Restate the complete material exactly.
————————
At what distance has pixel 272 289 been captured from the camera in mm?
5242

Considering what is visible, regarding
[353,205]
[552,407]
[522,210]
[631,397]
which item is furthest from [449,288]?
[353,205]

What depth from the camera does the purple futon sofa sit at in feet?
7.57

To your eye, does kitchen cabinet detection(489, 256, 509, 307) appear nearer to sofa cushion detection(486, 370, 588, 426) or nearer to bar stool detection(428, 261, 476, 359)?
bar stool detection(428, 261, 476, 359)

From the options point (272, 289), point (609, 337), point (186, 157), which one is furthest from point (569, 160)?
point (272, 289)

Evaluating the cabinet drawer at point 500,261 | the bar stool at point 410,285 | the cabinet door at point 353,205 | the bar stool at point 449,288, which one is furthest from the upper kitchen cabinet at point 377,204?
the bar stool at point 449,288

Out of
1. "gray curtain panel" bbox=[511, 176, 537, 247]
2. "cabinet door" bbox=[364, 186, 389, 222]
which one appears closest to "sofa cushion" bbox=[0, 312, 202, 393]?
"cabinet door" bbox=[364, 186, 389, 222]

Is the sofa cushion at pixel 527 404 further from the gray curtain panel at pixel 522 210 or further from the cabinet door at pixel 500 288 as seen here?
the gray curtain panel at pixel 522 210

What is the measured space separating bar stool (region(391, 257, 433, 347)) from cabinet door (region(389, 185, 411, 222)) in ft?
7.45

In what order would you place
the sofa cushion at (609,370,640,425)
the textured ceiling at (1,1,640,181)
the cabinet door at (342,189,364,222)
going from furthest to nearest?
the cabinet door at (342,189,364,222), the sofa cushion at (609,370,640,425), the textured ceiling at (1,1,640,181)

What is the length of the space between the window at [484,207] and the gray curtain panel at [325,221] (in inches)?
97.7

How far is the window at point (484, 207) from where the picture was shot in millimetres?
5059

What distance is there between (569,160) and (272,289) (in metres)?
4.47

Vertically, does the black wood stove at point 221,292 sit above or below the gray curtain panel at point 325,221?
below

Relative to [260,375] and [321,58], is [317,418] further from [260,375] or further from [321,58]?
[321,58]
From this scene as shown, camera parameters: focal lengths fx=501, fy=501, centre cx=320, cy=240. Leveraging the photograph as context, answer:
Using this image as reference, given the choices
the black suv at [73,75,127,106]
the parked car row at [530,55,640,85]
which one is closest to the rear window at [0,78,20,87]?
————————
Completed exercise:
At what distance has pixel 272 289 been captured from the camera in mm?
5242

Considering what is visible, regarding
[353,205]
[552,407]
[522,210]
[631,397]
which item is furthest from [449,288]?
[353,205]

What depth from the camera does the purple futon sofa sit at in feet?
7.57

To your eye, does kitchen cabinet detection(489, 256, 509, 307) appear nearer to sofa cushion detection(486, 370, 588, 426) or nearer to bar stool detection(428, 261, 476, 359)?
bar stool detection(428, 261, 476, 359)

From the options point (272, 289), point (609, 337), point (186, 157), which one is furthest from point (569, 160)?
point (272, 289)

Evaluating the cabinet drawer at point 500,261 | the bar stool at point 410,285 | the cabinet door at point 353,205 | the bar stool at point 449,288, which one is furthest from the upper kitchen cabinet at point 377,204?
the bar stool at point 449,288

Out of
1. "gray curtain panel" bbox=[511, 176, 537, 247]
2. "cabinet door" bbox=[364, 186, 389, 222]
which one appears closest to "sofa cushion" bbox=[0, 312, 202, 393]?
"cabinet door" bbox=[364, 186, 389, 222]

Is the sofa cushion at pixel 527 404 further from the gray curtain panel at pixel 522 210 or further from the cabinet door at pixel 500 288 as seen here?
the gray curtain panel at pixel 522 210

What is the measured space separating bar stool (region(391, 257, 433, 347)) from cabinet door (region(389, 185, 411, 222)) in ft?
7.45

In what order would you place
the sofa cushion at (609,370,640,425)
the textured ceiling at (1,1,640,181)
the cabinet door at (342,189,364,222)
going from furthest to nearest?
the cabinet door at (342,189,364,222), the sofa cushion at (609,370,640,425), the textured ceiling at (1,1,640,181)

What is the length of the space between the window at [484,207] and the gray curtain panel at [325,221] (in inches)?
97.7

How far is the window at point (484, 207) from where the picture was shot in millimetres?
5059

What distance is there between (569,160) and (272,289) (in metres)?
4.47

Vertically, does the black wood stove at point 221,292 sit above or below the gray curtain panel at point 325,221?
below

Relative to [260,375] and [321,58], is [317,418] further from [260,375] or further from [321,58]?
[321,58]
From this scene as shown, camera parameters: focal lengths fx=501, fy=501, centre cx=320, cy=240. Leveraging the photograph as context, answer:
Using this image as reference, given the choices
the black suv at [73,75,127,106]
the parked car row at [530,55,640,85]
which one is closest to the rear window at [0,78,20,87]?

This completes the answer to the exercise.